A senior Justice Department official testified that the question on citizenship was not necessary for enforcement of the Voting Rights Act.
The New York Immigration Coalition and many other civil rights groups around the country oppose the citizenship question because it will discourage immigrants from completing the Census questionnaire due to fear of being targeted by ICE. Since the Census is used to determine Congressional apportionment, discouraging immigrants from responding would result in a loss of Congressional Representatives from areas with large numbers of immigrants.

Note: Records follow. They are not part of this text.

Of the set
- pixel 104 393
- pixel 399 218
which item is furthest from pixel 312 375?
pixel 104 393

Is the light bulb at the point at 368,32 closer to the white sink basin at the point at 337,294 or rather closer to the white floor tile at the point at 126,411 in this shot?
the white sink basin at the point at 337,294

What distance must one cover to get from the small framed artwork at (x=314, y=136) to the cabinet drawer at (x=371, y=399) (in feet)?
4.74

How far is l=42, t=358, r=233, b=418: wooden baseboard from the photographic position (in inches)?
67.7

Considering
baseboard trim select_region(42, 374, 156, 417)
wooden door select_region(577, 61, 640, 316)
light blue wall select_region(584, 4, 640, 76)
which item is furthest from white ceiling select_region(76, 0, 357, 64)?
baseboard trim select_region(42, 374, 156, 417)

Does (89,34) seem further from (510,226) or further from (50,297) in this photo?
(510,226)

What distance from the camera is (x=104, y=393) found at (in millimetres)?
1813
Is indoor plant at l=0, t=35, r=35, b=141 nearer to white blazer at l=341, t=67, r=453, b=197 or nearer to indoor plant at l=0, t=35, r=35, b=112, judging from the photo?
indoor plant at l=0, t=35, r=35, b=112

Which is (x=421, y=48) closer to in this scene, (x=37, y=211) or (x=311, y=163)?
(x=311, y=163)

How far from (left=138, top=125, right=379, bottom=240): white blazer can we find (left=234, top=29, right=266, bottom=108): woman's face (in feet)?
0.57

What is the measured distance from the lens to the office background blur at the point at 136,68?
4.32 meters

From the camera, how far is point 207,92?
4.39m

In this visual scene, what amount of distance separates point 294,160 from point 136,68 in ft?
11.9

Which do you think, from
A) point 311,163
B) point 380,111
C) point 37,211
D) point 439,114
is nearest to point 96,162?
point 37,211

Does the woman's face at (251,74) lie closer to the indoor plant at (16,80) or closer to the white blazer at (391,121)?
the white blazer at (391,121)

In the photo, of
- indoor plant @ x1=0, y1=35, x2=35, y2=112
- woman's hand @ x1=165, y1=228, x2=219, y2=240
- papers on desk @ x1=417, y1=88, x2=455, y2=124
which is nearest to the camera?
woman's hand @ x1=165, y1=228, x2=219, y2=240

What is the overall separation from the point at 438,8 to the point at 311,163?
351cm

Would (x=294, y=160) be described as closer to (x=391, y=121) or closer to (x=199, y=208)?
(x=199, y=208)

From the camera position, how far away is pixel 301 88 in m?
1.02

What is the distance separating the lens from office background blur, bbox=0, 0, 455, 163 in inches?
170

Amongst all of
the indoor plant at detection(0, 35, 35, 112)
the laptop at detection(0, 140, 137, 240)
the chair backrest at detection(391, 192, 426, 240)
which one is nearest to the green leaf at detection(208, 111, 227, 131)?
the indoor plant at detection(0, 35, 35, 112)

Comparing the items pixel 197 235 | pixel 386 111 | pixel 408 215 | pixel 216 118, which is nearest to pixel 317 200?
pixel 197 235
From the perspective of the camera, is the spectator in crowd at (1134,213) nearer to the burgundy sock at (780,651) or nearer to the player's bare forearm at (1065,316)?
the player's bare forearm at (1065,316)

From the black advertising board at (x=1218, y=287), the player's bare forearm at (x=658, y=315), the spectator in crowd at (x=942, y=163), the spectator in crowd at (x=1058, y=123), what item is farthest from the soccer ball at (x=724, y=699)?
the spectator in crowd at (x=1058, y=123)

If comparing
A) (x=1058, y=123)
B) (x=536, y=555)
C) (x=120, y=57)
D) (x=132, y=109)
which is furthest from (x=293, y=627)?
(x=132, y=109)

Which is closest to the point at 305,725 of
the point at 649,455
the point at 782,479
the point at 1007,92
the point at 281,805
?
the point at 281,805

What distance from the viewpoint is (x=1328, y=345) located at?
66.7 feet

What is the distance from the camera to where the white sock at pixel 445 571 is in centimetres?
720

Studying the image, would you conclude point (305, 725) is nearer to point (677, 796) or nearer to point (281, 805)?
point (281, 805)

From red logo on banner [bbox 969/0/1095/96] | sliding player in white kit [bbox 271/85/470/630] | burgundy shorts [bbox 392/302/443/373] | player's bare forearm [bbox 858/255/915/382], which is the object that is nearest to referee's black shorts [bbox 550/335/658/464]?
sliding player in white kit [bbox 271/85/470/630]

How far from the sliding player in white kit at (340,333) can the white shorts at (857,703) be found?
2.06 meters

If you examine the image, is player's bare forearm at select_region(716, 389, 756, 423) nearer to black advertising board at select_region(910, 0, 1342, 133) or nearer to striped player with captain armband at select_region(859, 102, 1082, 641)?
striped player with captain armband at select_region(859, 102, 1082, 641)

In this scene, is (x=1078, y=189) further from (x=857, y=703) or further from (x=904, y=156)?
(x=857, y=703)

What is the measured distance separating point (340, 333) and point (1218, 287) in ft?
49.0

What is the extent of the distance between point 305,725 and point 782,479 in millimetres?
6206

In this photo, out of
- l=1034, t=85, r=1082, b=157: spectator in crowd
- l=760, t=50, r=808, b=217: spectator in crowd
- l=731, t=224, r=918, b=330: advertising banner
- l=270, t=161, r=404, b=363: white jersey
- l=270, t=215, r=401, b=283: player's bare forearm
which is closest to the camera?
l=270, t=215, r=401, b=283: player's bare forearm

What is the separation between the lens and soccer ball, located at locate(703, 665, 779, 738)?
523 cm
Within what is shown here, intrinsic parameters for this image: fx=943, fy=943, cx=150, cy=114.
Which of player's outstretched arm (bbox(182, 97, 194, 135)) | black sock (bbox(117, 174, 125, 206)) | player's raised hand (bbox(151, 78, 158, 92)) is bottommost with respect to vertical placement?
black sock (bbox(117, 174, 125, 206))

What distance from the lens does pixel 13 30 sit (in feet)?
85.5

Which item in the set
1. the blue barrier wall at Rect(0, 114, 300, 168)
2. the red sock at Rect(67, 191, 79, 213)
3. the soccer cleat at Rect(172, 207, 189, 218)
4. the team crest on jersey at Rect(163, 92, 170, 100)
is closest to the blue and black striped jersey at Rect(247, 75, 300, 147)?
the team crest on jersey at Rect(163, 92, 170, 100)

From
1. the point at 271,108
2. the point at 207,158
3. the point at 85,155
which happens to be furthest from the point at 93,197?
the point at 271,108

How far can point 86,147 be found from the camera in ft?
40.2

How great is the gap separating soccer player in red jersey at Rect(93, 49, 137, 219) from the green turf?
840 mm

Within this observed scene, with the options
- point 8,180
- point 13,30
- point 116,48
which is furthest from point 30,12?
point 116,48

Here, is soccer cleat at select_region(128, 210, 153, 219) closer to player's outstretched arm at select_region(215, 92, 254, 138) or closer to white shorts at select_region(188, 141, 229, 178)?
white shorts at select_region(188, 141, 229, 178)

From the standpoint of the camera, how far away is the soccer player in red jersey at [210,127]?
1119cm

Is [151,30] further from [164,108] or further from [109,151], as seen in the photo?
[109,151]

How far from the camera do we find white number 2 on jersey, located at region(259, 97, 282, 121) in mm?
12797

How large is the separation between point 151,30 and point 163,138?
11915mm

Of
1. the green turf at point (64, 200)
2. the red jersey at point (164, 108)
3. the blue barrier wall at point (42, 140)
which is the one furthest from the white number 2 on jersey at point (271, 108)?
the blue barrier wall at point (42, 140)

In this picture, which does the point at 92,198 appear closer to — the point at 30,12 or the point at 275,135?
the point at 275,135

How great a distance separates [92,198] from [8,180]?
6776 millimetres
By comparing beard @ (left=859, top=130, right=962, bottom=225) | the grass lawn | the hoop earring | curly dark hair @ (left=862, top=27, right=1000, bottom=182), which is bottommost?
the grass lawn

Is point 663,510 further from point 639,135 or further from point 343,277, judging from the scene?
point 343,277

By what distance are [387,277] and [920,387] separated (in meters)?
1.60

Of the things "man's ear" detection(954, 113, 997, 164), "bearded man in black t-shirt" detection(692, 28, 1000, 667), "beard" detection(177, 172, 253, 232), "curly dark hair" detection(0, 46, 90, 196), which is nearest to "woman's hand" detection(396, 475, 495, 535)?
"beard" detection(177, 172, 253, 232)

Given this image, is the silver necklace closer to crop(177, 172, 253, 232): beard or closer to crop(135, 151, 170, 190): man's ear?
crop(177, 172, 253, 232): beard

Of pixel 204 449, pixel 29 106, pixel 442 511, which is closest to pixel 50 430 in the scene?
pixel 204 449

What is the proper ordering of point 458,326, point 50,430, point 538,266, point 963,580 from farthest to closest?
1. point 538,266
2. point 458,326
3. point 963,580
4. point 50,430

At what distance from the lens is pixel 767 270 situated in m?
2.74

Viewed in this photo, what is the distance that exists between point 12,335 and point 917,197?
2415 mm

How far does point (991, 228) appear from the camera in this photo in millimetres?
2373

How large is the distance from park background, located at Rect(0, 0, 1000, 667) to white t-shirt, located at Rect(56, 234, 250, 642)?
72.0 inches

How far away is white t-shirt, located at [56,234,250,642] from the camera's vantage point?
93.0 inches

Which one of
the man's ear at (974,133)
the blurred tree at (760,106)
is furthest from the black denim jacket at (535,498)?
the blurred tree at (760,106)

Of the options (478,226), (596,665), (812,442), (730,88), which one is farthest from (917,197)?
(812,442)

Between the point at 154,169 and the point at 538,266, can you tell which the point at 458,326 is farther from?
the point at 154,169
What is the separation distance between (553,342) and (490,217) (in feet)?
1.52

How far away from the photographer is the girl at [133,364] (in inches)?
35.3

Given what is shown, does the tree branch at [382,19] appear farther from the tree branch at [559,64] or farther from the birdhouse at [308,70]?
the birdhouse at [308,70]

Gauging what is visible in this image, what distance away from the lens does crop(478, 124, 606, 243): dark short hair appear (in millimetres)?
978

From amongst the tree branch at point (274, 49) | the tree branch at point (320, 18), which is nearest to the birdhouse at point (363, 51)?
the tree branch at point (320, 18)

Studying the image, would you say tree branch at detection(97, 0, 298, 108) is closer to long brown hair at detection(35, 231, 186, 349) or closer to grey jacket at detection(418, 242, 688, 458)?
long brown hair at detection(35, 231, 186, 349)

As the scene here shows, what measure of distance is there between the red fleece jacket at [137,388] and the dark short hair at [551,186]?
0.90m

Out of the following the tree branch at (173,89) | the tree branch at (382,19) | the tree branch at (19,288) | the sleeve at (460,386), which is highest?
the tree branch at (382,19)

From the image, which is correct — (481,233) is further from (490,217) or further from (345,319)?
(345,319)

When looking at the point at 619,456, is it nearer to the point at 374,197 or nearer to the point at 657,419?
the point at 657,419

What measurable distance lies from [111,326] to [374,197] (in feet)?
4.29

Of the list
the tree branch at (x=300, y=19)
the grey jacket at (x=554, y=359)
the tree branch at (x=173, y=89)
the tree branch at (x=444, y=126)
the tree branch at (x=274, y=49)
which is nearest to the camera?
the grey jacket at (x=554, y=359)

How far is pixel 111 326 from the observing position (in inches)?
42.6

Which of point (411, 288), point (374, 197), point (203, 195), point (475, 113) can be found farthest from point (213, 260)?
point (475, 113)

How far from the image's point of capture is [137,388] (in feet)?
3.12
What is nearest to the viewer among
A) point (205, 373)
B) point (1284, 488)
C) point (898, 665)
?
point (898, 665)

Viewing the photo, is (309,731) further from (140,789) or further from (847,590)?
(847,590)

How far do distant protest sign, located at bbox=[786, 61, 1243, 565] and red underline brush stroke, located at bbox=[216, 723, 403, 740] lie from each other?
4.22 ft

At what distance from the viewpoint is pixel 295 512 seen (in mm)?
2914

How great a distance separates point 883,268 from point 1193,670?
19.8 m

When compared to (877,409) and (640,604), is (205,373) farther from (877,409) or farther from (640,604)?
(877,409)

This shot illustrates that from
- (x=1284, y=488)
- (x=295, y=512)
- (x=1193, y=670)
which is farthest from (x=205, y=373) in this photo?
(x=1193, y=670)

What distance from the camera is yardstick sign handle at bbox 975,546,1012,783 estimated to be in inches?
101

Federal Judge Jesse Furman was sharply critical of the politicized decision to include the citizenship question. Furman wrote that “Secretary Ross ignored, and violated, a statute that requires him, in circumstances like those here, to collect data through the acquisition and use of ‘administrative records’ instead of through ‘direct inquiries’ on a survey such as the census….Additionally, Secretary Ross’s decision to add a citizenship question was ‘arbitrary and capricious’ on its own terms: He failed to consider several important aspects of the problem; alternately ignored, cherry-picked, or badly misconstrued the evidence in the record before him; acted irrationally both in light of that evidence and his own stated decisional criteria; and failed to justify significant departures from past policies and practices ― a veritable smorgasbord of classic, clear-cut APA violations.”
The Census Bureau itself opposed including the question, estimating that over 600,000 households were likely to refuse to fill out the Census form if it were included.